Out of the total, 50 patients (22%) were classified as low risk, 98 patients (43%) as intermediate risk, and 91 patients (35%) as high risk. Considering the past therapy, 17 patients had a history of intravesical chemotherapy, and 25 patients had a history of intravesical BCG only 7 patients had a history of upper urinary tract urothelial carcinoma with a history of nephroureterectomy.

The investigation of urine cytology revealed NHGUC in 44.11% of the patients, LGUC in 27.31%, HGUC in 13.86%, AUC in 6.72%, and SHGUC in 5.88% of the samples as the first 5 ranks of cytological diagnosis based on TPS criteria. The detailed results are presented in Table 1. Within the excluded patients with different final histologies from urothelial carcinoma, 5 had “others”, 3 had NHGUC and 1 had AUC as the cytology result.

The histological evaluation of tissues obtained from endoscopic resection revealed that 23.75% of the patients had benign pathologies, 27.91% had Ta LG, 7.5% had Ta HG, 1.2% had T1 LG, 17.91% had T1 HG, 12.91% had T2 HG, CIS in 2.5% of the cases, and focal dysplasia in 2.5% of the patients. Half of the CIS cases were primary CIS; and the remaining 3 cases had concomitant T1 HG. The findings based on the final pathological findings of the specimens are presented in Table 2.

The efficacy of negative urine cytology in 105 patients in predicting final pathology after transurethral resection was reported as benign in 52 (49.5%) patients, Ta LG in 31 (29.5%) patients, Ta HG in 4 (3.8%) patients, T1 HG in 4 (3.8%) patients, and T2 HG in 6 (5.7%) patients. The corresponding results of cytology with definitive pathology are presented in Table 3. The second major subgroup based on the TPS classification was LGUC, which included 65 patients. Final pathological examination revealed a urothelial tumor in all cases (6 patients had LGUC and 59 cases had HGUC or CIS). HGUC was the third most common category according to cytology results, including 33 patients. Final pathological examination revealed LGUC in 24, HGUC in 8, and CIS in 1.

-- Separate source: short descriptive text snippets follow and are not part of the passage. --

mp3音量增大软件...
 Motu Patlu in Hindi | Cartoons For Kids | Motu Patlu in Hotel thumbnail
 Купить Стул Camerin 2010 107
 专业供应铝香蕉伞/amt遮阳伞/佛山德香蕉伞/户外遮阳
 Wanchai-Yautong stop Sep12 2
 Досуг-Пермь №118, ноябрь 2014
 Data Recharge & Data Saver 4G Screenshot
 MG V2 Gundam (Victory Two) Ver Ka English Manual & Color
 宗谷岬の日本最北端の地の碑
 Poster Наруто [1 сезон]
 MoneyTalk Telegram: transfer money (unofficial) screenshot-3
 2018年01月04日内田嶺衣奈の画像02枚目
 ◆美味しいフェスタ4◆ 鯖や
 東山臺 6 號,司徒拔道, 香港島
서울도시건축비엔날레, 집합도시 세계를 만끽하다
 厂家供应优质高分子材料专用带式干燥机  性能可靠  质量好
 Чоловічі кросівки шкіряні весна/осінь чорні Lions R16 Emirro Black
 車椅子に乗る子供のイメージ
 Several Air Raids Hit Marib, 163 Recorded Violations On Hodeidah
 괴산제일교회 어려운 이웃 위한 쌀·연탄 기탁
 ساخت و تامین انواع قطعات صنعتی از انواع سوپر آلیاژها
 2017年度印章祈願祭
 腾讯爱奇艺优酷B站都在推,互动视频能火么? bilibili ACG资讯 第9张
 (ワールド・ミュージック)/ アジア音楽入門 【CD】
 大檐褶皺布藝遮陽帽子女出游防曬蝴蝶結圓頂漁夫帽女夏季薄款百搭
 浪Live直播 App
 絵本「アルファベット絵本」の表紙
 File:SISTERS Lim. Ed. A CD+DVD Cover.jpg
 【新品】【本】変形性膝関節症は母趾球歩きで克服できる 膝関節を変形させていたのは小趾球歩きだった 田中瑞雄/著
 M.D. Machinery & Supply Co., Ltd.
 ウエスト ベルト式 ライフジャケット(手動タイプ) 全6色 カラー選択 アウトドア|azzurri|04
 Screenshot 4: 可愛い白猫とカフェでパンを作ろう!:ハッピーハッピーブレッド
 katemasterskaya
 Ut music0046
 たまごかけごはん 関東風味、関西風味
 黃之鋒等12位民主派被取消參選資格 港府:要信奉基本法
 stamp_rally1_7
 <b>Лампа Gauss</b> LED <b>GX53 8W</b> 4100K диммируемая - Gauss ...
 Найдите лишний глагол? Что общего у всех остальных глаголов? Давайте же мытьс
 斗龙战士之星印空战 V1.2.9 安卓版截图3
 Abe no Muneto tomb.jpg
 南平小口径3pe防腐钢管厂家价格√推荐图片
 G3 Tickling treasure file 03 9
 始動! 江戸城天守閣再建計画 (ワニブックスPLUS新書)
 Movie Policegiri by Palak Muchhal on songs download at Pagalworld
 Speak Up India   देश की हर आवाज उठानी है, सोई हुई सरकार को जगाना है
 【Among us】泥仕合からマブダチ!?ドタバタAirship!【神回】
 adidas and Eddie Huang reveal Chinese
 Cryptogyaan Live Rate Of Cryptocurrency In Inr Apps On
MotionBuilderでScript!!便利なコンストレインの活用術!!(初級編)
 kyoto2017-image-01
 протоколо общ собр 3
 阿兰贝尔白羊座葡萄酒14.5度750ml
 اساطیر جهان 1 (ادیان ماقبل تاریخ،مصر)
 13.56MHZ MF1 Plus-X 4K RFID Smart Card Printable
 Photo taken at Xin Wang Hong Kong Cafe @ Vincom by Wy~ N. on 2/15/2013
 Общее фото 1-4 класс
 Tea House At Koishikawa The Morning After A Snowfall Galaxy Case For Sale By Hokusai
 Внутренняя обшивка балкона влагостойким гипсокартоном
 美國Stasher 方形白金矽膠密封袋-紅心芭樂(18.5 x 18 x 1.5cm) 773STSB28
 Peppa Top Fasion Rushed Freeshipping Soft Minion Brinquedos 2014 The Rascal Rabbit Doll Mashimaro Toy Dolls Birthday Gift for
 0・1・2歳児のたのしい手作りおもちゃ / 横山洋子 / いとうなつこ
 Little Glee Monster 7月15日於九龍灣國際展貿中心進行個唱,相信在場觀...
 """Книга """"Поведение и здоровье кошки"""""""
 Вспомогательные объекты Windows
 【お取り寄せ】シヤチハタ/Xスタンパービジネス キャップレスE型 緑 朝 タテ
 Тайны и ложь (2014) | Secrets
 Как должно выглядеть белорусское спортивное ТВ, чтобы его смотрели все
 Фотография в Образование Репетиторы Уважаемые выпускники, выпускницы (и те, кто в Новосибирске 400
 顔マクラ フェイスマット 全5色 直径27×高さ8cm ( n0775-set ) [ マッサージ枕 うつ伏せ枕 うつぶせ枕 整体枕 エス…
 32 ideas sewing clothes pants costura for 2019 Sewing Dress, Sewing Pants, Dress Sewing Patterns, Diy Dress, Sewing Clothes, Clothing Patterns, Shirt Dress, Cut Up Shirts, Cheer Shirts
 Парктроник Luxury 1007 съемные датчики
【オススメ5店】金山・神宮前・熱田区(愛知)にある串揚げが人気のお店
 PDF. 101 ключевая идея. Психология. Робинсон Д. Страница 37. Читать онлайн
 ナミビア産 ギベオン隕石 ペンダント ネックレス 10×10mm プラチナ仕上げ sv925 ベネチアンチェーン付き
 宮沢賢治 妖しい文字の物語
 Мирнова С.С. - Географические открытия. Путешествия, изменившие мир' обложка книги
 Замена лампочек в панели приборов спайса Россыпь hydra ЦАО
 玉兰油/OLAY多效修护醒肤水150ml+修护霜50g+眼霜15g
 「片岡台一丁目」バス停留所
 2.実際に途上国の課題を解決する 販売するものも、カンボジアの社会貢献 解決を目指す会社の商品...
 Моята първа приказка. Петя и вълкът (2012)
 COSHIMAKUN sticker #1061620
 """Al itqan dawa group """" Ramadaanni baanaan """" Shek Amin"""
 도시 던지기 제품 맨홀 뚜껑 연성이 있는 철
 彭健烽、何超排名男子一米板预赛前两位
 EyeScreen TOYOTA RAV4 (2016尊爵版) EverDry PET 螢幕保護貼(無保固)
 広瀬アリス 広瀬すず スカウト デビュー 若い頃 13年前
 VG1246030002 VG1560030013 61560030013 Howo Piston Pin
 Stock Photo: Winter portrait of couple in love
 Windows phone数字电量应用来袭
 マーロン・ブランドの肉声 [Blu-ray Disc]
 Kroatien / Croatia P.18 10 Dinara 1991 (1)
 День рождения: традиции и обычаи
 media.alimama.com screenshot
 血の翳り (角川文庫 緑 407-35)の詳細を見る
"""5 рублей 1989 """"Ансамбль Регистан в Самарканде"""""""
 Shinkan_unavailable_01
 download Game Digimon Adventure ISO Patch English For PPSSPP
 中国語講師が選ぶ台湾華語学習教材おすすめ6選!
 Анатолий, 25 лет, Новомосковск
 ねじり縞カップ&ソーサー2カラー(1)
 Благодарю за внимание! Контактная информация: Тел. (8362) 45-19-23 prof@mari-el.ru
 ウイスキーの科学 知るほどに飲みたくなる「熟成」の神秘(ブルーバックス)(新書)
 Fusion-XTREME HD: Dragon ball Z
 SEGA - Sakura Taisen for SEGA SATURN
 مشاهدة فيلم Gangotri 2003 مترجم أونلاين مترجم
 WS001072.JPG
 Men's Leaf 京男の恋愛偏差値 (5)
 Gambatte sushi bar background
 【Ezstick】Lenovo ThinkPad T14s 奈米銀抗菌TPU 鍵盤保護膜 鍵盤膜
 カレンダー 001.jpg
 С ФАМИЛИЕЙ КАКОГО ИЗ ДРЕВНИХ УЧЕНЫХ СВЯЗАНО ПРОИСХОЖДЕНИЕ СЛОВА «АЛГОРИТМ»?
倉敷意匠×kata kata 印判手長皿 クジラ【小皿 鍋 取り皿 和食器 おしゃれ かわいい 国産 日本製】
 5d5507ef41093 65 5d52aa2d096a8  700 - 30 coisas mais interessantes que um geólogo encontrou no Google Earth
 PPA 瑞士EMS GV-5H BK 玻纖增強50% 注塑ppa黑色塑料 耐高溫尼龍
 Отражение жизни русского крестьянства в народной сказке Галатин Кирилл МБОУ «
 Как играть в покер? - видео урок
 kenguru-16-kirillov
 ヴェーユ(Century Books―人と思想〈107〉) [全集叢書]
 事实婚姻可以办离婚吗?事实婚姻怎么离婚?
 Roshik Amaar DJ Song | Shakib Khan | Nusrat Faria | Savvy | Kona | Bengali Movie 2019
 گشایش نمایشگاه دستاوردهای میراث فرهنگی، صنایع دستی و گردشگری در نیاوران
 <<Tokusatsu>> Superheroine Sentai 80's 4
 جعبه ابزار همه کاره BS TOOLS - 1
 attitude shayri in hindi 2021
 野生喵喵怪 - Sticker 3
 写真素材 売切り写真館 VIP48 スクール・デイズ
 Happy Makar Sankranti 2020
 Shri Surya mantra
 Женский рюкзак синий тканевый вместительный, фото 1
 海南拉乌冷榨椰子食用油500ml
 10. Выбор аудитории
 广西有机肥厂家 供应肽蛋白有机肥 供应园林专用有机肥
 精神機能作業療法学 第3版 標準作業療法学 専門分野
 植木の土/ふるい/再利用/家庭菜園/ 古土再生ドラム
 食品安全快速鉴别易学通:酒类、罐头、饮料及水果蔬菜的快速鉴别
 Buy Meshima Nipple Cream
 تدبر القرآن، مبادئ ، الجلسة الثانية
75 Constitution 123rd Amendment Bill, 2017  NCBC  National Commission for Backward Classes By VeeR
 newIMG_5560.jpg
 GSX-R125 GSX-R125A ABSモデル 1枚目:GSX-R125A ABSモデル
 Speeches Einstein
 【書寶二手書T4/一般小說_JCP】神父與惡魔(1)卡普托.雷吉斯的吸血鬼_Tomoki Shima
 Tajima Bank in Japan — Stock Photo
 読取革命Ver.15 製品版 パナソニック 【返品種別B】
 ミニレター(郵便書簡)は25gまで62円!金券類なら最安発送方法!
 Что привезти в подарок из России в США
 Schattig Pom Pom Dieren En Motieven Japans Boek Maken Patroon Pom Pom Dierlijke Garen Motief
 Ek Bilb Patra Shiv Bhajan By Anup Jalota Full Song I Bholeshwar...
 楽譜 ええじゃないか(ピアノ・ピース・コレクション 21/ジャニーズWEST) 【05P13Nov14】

The overall efficacy of urine cytology in predicting final pathology based on the presence of urothelial tumor demonstrated 72.89% sensitivity and 90.47% specificity (Table 4). The positive predictive value (PPV) and negative predictive value (NPV) of urine cytology for bladder tumors were calculated as 95.27% and 55.88%, respectively.

Discussion

Urothelial carcinoma is one of the most common organ cancers, with a remarkable incidence rate (11). Most cases present as non-muscle-invasive disease and initially underwent endoscopic tumor resection with remarkably high recurrence rates despite intravesical treatment (12). Therefore, strict surveillance is essential. Current practice in the follow-up of patients with superficial bladder cancer requires regular checkup cystoscopies, and the schedule is maintained when recurrence occurs. Consequently, cystoscopy remains the gold standard follow-up protocol for bladder cancer (12). However, cystoscopy is costly and uncomfortable. In addition, it creates a great burden for busy reference hospitals. On the other hand, some tumors can be missed by cystoscopy. Therefore, there is clearly a need for non-invasive urine markers that can help reduce the number of cystoscopies and increase diagnostic accuracy.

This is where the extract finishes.